▶ _Work to be completed_
Gather and copy out each line in the items below that contains the string "簡單的講". Case counts.

▶ _Dataset excerpts_

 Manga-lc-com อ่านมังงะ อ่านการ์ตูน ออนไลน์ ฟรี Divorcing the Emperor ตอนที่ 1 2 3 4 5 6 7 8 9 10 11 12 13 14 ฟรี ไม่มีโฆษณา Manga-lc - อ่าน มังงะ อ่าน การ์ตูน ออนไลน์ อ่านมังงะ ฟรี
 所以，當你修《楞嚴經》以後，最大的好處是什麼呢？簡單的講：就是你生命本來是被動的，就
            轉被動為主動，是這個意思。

---

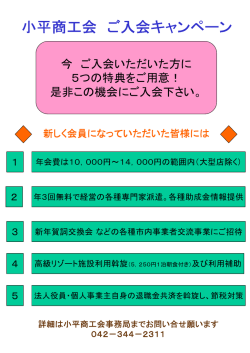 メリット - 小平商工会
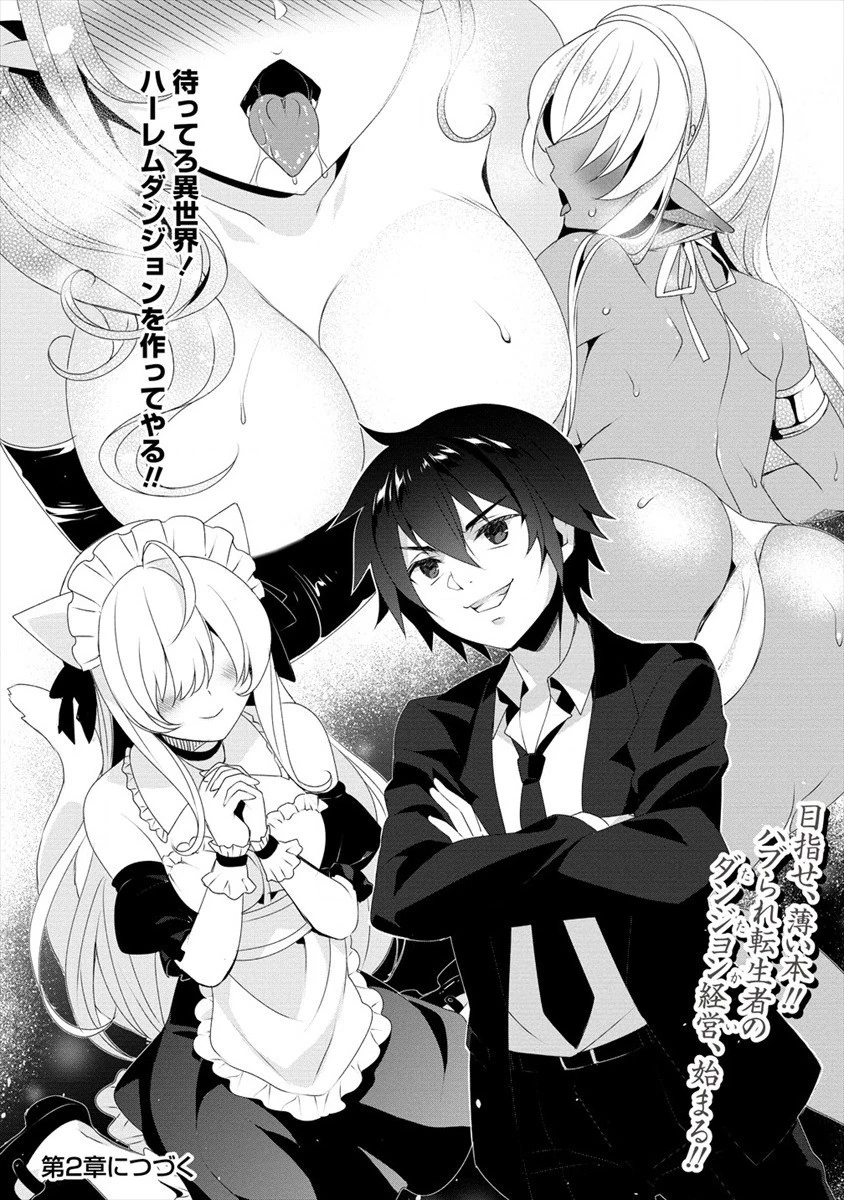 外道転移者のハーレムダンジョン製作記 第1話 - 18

==

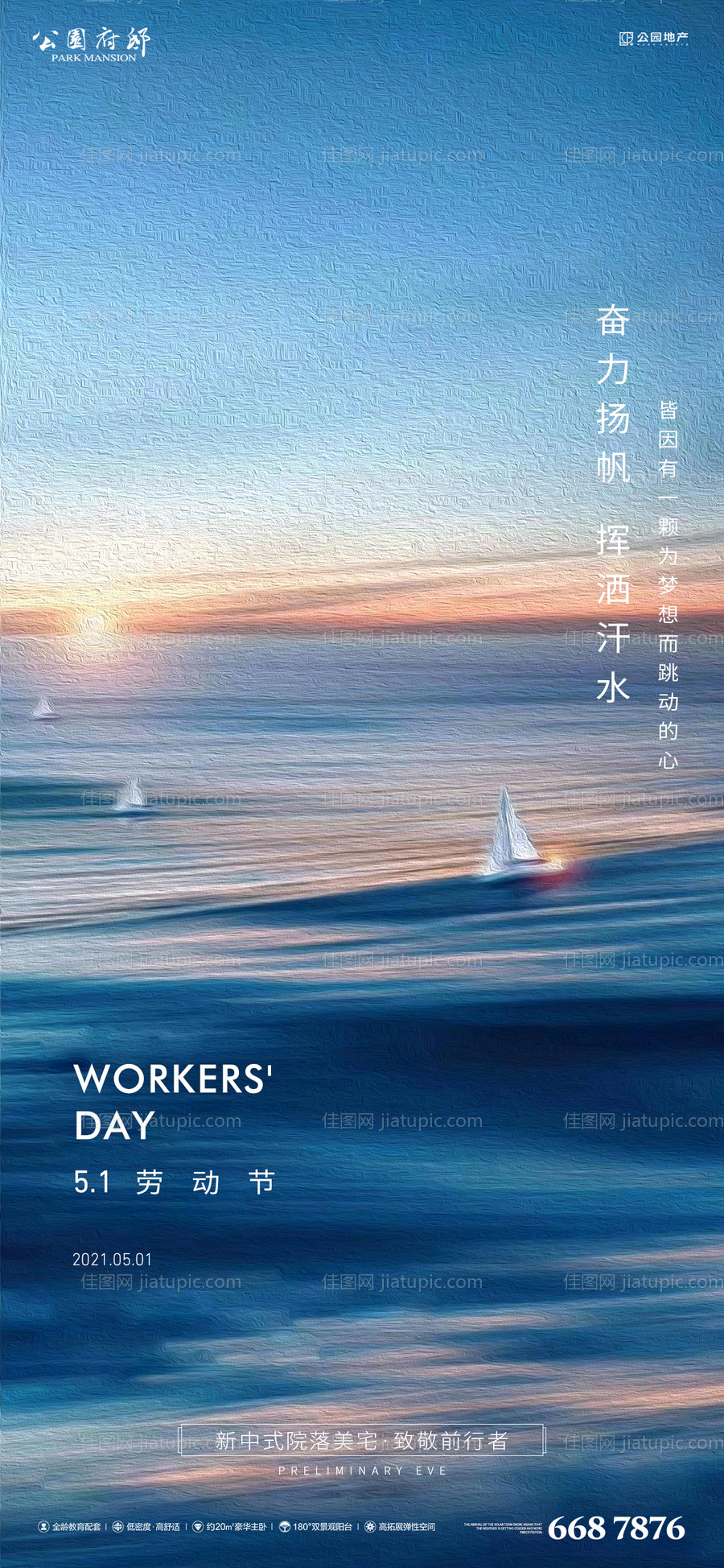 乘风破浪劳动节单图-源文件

▶ _Result of this exercise_
 所以，當你修《楞嚴經》以後，最大的好處是什麼呢？簡單的講：就是你生命本來是被動的，就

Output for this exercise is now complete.